Tarefa do exercício A. Reproduza fielmente as linhas dos dados fornecidos, desde a linha que contém "As illustrated here, out" até a última dessas linhas, ambas incluídas. Deixe as imagens de fora da resposta.

Texto para leitura.
+===+

A partir desse trabalho no abrigo, com produção de imagem e reflexão de significação do espaço, em muitas imagens e vídeos o Eduardo e a Eduarda apareciam. Eu fui conversando com a minha esposa \?Olha só esses irmãos aqui, são um grupo de seis irmãos para adoção\? e falava sobre a expectativa muito baixa desse grupo ser adotado.
No dia das crianças, eu e minha esposa visitamos o abrigo levando alguns presentes. A partir desse dia, nós nos tornamos uma espécie de padrinhos afetivos, visitávamos, presenteávamos, passeávamos, levávamos para cortar o cabelo, entre outras coisas. Esse amor, esse sentimento de carinho foi só aumentando e se consolidando em uma vontade de ser mais que padrinhos afetivos.
Em dezembro, o abrigo tinha o costume de que os acolhidos passassem as festas de fim de ano na casa dos seus padrinhos afetivos para ter uma referência de família, de afetividade e dessas comemorações. As seis crianças foram passar esses 21 dias conosco e foi uma experiência muito bacana. Nesse período nós tomamos a decisão de entrar com o processo para adoção das cinco meninas e do Eduardo.
Que importância teve o curso de preparação para você e para sua esposa?

+===+

Dados fornecidos.
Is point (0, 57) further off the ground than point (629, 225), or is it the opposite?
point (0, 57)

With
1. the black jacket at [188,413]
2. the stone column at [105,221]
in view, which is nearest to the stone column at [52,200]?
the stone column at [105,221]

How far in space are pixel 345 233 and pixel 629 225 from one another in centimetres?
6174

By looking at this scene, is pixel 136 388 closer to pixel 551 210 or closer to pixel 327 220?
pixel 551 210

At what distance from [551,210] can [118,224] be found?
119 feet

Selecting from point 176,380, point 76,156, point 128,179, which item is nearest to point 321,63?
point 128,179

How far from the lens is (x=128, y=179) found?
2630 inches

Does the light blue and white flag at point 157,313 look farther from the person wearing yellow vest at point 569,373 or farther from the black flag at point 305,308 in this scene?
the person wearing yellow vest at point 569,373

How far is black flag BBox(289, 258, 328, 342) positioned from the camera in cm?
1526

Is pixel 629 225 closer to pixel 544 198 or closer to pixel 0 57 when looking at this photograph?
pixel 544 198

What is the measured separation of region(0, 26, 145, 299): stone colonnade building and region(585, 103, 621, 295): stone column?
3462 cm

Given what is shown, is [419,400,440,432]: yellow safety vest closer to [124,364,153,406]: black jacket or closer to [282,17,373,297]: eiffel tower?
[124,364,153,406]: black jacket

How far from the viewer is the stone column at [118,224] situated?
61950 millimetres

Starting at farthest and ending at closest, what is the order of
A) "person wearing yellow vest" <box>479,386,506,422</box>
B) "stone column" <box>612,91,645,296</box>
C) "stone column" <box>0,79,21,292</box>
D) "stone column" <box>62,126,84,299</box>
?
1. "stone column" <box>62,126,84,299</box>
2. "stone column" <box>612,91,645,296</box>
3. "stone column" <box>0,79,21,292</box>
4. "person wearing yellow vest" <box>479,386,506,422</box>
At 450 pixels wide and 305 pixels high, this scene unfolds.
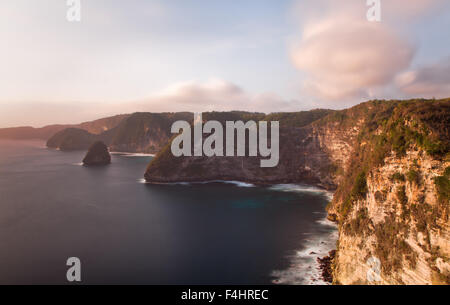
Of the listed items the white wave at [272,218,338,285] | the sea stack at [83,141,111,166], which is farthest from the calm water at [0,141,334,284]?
the sea stack at [83,141,111,166]

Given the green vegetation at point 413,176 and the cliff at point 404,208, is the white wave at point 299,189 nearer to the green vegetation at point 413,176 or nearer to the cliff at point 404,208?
the cliff at point 404,208

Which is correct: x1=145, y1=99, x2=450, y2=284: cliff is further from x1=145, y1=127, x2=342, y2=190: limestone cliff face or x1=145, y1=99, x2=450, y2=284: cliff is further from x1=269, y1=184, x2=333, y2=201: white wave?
x1=145, y1=127, x2=342, y2=190: limestone cliff face

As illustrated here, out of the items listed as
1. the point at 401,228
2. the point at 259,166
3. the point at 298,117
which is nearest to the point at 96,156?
the point at 259,166

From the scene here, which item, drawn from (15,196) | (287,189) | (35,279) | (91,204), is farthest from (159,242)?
(15,196)

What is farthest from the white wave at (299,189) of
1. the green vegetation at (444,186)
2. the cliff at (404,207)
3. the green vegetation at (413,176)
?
the green vegetation at (444,186)

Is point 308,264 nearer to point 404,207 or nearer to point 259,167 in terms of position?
point 404,207

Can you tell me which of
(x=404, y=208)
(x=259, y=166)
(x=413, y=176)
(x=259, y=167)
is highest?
(x=413, y=176)
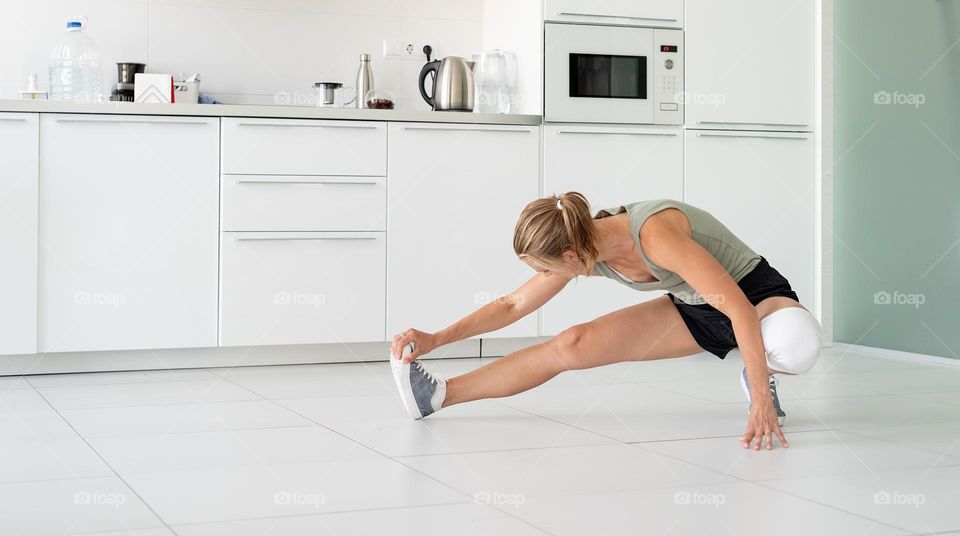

+===+

Tarefa do exercício B. Dê continuidade ao relato sobre a adoção dos seis irmãos, começando logo após a última frase apresentada.

Resultado da tarefa A.
As illustrated here, out of the items listed as
1. the point at 401,228
2. the point at 259,166
3. the point at 298,117
which is nearest to the point at 96,156?
the point at 259,166

From the scene here, which item, drawn from (15,196) | (287,189) | (35,279) | (91,204), is farthest from (159,242)?
(15,196)

What is farthest from the white wave at (299,189) of
1. the green vegetation at (444,186)
2. the cliff at (404,207)
3. the green vegetation at (413,176)
?
the green vegetation at (444,186)

Is point 308,264 nearer to point 404,207 or nearer to point 259,167 in terms of position?
point 404,207

Can you tell me which of
(x=404, y=208)
(x=259, y=166)
(x=413, y=176)
(x=259, y=167)
is highest?
(x=413, y=176)

Resultado da tarefa B.
O curso de preparação foi muito importante. Ele nos traz alguns dados e promove a socialização dos casais e dos vários tipos de perfis diferentes. Então você tem contato com essa diversidade. Além disso, o curso desmistifica muito a questão da adoção, faz a gente entender melhor o processo, os caminhos pelos quais nós vamos passar, as dificuldades esperadas porque tem algumas coisas que são muito específicas do processo de adoção e vinculação familiar voltada para a adoção. Então o curso veio ao encontro da nossa necessidade, acalmou um pouco as nossas angústias em relação ao processo do Ministério Público, da Vara da Infância, da Defensoria Pública também. E também no contato com as demais famílias tivemos mais certeza do processo, uma visão mais madura, mais sóbria e menos romântica a respeito da adoção também.
Qual foi (ou tem sido) o maior desafio e a maior dádiva nesse processo e como tem sido a experiência familiar?
Tivemos muitos desafios. O primeiro foi a questão da adaptação com o novo lar, da relação de significar pai e mãe para as crianças e de eles significarem filhos para nós. Esse tornar-se pai e tornar-se filho foi talvez o maior desafio. Hoje já conseguimos perceber que existe essa relação de cumplicidade, de fidelidade em relação a esse sentimento. O maior desafio no caso de serem seis crianças foi ter uma escuta sensível, ter uma percepção de escutar quando uma das crianças está mais fechadinha e não quer falar tanto, de você perceber essas especificidades e conseguir lidar com cada uma. E com certeza a maior dádiva é essa troca de amor, ter esse sentimento de amor das crianças, que é uma relação maravilhosa. Não conseguiria imaginar viver sem essa relação de ser pai, de ser uma influência positiva e de estar construindo a cada dia essa relação familiar.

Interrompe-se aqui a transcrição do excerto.